* Start SOURCE PASSAGE *
One of the main targets of LTE (Long Term Evolution) and SAE (System Architecture Evolution) is to reduce call connection delay. A call connection includes two main components of RRC (Radio Resource Control) establishment and call control. For that reason, the point of call connection lies in how efficiently the operations of these two components are carried out. Here, RRC constitutes the core in radio control and has the functions of including mobility control of a terminal (e.g. a command to transfer a base station in connection). Moreover, a call connection is performed in an upper layer node and includes authentication and checking what call is established.
FIG. 1 shows an overview of call connection steps in the conventional (UMTS) scheme. Referring to this figure, in step (hereinafter abbreviated as “ST”) 11, the terminal determines power for transmitting an RRC message to the base station/radio control node and performs layer 1 processing to secure resources for message transmission use. Determination of transmission power is to optimize the power transmitted by a terminal, and the terminal starts transmission to the base station with an initial value determined from received quality of report information and gradually increases power until the terminal receives a response from the base station. The power upon receiving a response from the base station/radio control node or a power with an addition of offset to that power is the power for transmitting an RRC message. Resources for transmission use are secured so as to prevent a plurality of terminals from using the same resources at the same time.
In ST12, based on the power and the resources for transmission use determined in ST11, the terminal transmits an RRC connection establishment request to the base station/radio control node. This request information includes, for example, an identifier for identifying the terminal and the reason for the RRC connection establishment request. The terminal accepts the request and transmits a message to command setup of an RRC connection. This message includes the identifier of the terminal for managing the terminal in the base station/radio control node, and radio resources and channel setup for transmitting the RRC message. After this, the terminal establishes an RRC connection (i.e. a channel setup) and, after the establishment is finished, transmits a response message using the channel that is set up.
* End SOURCE PASSAGE *
SET OF TASKS:
(a) List every abbreviation that the call connection passage spells out, with the full term each one stands for.
(b) In the listing below, copy out the stretch from the line that contains "How far apart are point" through the end of the listing, with both ends included.
* Start MATERIAL SUPPLIED *
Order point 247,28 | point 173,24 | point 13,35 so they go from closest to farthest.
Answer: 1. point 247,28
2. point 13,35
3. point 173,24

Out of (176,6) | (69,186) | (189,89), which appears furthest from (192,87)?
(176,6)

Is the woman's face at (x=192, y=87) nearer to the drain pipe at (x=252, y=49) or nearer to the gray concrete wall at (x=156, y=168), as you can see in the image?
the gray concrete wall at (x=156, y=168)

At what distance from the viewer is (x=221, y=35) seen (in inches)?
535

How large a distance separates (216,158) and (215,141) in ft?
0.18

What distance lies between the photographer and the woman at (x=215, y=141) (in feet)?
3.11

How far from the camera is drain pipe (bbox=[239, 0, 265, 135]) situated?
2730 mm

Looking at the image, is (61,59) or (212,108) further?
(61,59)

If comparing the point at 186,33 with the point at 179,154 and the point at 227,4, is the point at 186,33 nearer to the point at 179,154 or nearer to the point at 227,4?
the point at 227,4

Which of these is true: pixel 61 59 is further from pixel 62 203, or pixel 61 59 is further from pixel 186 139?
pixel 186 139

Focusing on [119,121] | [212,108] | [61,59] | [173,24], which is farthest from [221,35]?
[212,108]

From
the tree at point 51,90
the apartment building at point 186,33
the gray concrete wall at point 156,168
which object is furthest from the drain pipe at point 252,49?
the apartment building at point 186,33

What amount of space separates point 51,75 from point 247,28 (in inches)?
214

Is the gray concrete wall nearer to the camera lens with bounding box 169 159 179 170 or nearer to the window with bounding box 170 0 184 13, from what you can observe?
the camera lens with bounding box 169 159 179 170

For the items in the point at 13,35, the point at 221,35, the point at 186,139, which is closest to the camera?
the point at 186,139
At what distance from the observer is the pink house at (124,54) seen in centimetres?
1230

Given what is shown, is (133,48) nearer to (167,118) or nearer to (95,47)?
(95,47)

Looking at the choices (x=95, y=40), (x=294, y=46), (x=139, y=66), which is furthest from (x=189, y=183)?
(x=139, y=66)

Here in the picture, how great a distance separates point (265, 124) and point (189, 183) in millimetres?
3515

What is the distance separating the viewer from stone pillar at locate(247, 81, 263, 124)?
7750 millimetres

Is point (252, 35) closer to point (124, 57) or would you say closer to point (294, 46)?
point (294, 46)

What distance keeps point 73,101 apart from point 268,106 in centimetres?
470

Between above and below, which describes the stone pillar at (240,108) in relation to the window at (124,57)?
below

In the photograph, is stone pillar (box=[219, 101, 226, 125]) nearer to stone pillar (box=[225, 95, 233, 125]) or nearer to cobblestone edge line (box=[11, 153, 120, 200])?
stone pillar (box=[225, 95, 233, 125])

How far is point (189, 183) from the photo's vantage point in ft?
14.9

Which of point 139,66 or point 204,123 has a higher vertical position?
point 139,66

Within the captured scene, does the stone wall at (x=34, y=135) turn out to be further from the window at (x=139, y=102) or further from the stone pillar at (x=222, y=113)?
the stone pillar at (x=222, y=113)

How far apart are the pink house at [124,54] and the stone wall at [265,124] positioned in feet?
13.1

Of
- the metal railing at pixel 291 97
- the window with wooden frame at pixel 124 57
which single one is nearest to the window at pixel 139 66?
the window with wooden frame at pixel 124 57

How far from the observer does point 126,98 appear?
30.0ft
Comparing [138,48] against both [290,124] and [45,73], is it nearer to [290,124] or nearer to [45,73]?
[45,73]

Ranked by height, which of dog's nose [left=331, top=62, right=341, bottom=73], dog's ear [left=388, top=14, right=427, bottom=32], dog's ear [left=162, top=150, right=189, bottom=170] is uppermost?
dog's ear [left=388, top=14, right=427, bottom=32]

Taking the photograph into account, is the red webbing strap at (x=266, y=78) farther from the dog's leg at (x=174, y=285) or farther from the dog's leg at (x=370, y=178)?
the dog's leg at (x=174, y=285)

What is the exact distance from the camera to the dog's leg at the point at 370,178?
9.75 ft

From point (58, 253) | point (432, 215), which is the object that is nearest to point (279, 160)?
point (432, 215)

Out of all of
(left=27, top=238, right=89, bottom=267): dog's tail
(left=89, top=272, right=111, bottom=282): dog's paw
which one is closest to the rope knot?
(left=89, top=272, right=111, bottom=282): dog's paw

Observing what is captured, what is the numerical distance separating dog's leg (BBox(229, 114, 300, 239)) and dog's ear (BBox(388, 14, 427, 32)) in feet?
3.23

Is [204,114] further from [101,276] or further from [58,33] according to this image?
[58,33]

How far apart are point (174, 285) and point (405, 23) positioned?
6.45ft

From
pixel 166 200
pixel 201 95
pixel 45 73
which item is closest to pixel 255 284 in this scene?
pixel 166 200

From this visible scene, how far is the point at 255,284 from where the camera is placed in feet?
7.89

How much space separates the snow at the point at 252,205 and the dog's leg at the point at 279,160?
* End MATERIAL SUPPLIED *
RESULTS OF THE EXERCISE:
(a)
LTE: Long Term Evolution
SAE: System Architecture Evolution
RRC: Radio Resource Control
ST: step

(b)
How far apart are point (174, 285) and point (405, 23) positioned?
6.45ft

From
pixel 166 200
pixel 201 95
pixel 45 73
which item is closest to pixel 255 284 in this scene?
pixel 166 200

From this visible scene, how far is the point at 255,284 from where the camera is placed in feet?
7.89

How much space separates the snow at the point at 252,205 and the dog's leg at the point at 279,160?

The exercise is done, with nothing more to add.